Last month’s newsletter was about neural therapy’s ability to mobilize toxins, sometimes in unexpected and/or unwanted ways. The teaching case described a 50 year old woman who had undergone successful detoxification for chronic mercury poisoning from her own dental amalgam fillings, only to become quite toxic again after elective dental surgery. For a review see the June issue http://www.neuraltherapybook.com/newsletters/
This month’s newsletter will be a continuation of this discussion, using questions brought forward by readers as departure points:
Hello, Dr. Kidd
I am a little confused about this possible complication of neural therapy. In your illustrative case I don’t see when and how she was treated with neural therapy. She developed symptoms which you seem to ascribe to neural therapy, possibly. Did I miss something?
Barbara Powell MD
You are quite right – The case was not really about a complication of neural therapy. Rather it was about hazards of mobilization of mercury from oral tissues.
I chose this case because it had good documentation of urinary mercury excretion on DMPS challenge, both before and after the dental procedure. The dental procedure did not involve neural therapy, but local anaesthetic was administered with (I assume) the same vasodilating effect of neural therapy.

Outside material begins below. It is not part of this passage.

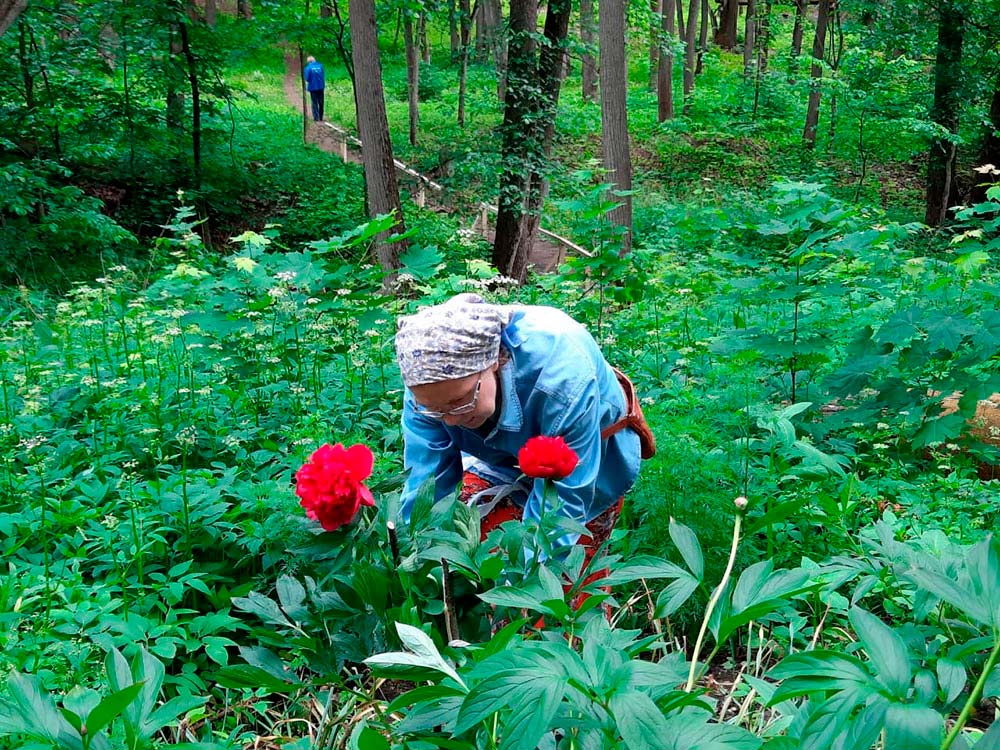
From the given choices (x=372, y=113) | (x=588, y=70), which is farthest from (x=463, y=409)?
(x=588, y=70)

And even if the vasodilation was not critical, the point I was trying to make was that the oral tissues are potentially important repositories of toxins. In fact the surgical procedure alone may have been enough to release the mercury. I have seen similar toxic reactions after dental or sphenopalatine ganglion neural therapy, but have not had the opportunity to document the mobilization of mercury in as clear-cut a way.
A second letter:
Thank you for an interesting lesson. I have an interesting case that puzzles me.

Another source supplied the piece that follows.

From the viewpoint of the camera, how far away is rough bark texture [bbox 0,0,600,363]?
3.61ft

Dr. A. is a 42 y/o traditional dentist, who stopped placing amalgam fillings several years ago, but still removes amalgam in the course of her work. She presented to my practice 3 years ago with insomnia, anxiety, restlessness and obsessive-compulsive symptoms. She has been on one medication for 6 years and wanted to stop.
After several attempts with different supplements her condition improved only slightly and I was not able to significantly decrease her medications. However, after she had 11 amalgam fillings removed things improved rapidly. She got completely well within 4-6 months, off her medications and most of the supplements.

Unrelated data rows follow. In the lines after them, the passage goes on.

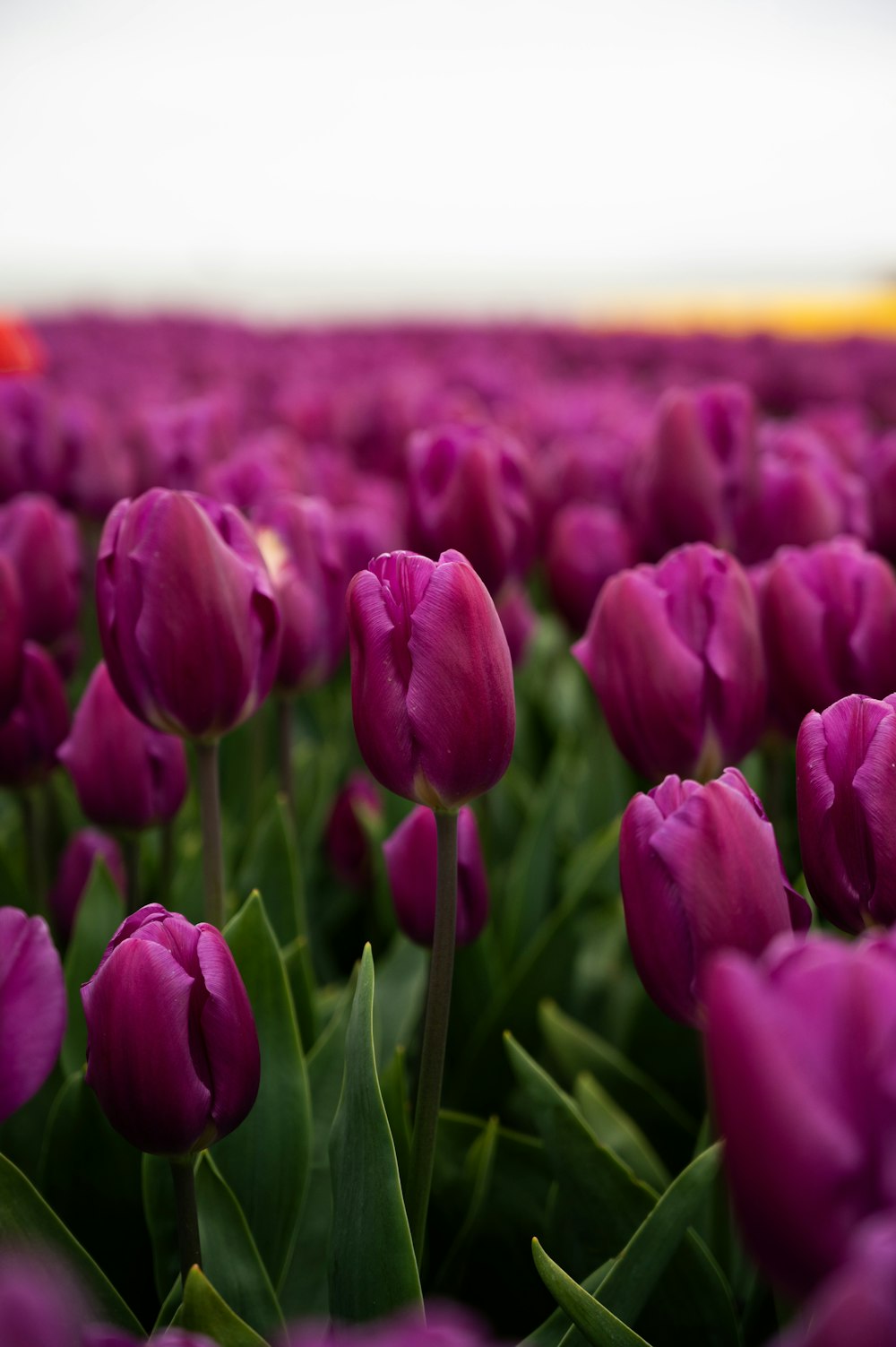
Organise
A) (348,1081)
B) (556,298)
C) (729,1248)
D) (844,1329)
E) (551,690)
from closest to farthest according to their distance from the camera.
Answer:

But…..the urine mercury levels continue to stay high, around 100mcg on oral DMPS provocation, in spite of treatment with DMSA and several supporting agents. A repeat IV provocation with 250 mg of DMPS produced a level of 150 mcg. After I began doing neural therapy on interference fields of the kidneys and liver (detected by autonomic response testing) her DMPS provoked urinary excretion increased to 170 mcg. We have now been in stalemate for almost 2 years. She has no symptoms. Muscle testing clearly shows mercury in her kidneys and liver, but not in any of the other usual organs, like brain, thyroid, heart, bones or ovaries.
She continues to remove amalgam in her dental office which is probably polluted, but how do you explain no changes in her testing and how come I cannot reduce the mercury level in spite of prolonged treatment?
Michael Gurevich M.D., C.Ac.
There are two possible reasons for high mercury excretion persisting even after
seemingly adequate treatment: (1) Continuing toxic exposure or (2) Impairment of physiological detoxification.
The first possibility can be tested in a number of ways: Hair analysis or unprovoked urinalysis for toxic metals are good measures of current exposure. If one or both are high, toxins from the environment are likely.
Dental offices can be highly toxic, so assessment with a mercury vapor tester should be done. The home might be checked as well. (Accidental breakage of mercury themometers or other mercury-containing instruments can leave undetected pollution in its wake for years).
The patient should be questioned about use of Ayurvedic medicines. Some are laced with mercury or other toxic elements. I had a similar case to yours a number of years ago and when I consulted David Quig of Doctor’s Data, his first queation was whether my patient was using an Ayurvedic remedy. (And yes, she was!)
The second possibility – impaired physiological detoxification, has many possible causes: oxidative stress, poor hydration, poor bowel function, etc., but for mercury levels to persist that high in a seemingly healthy woman, glutathione synthesis is likely being limited by lack of amino acid precursors: methionine, cysteine and/or cystine. In chronic toxic metal toxicity, glutathione synthesis is up-regulated and the requirement for these amino acids increases markedly – a real problem for vegetarians and others with low protein diets or poor digestion. Occasionally patients will report a craving for meat – a sure sign of amino acid deficiency.
A less common cause of glutathione deficiency involves another amino acid, taurine. It may be lacking because of poor diet or intestinal dysbiosis. Taurine deficiency leads to magnesium wasting through the kidneys, which in turn leads to glutathione deficiency, as magnesium is an essential cofactor in glutathione synthesis.
Amino acid levels can be measured through urinalysis and glutathione levels by red blood cell analysis. Both tests are available through Doctor’s Data.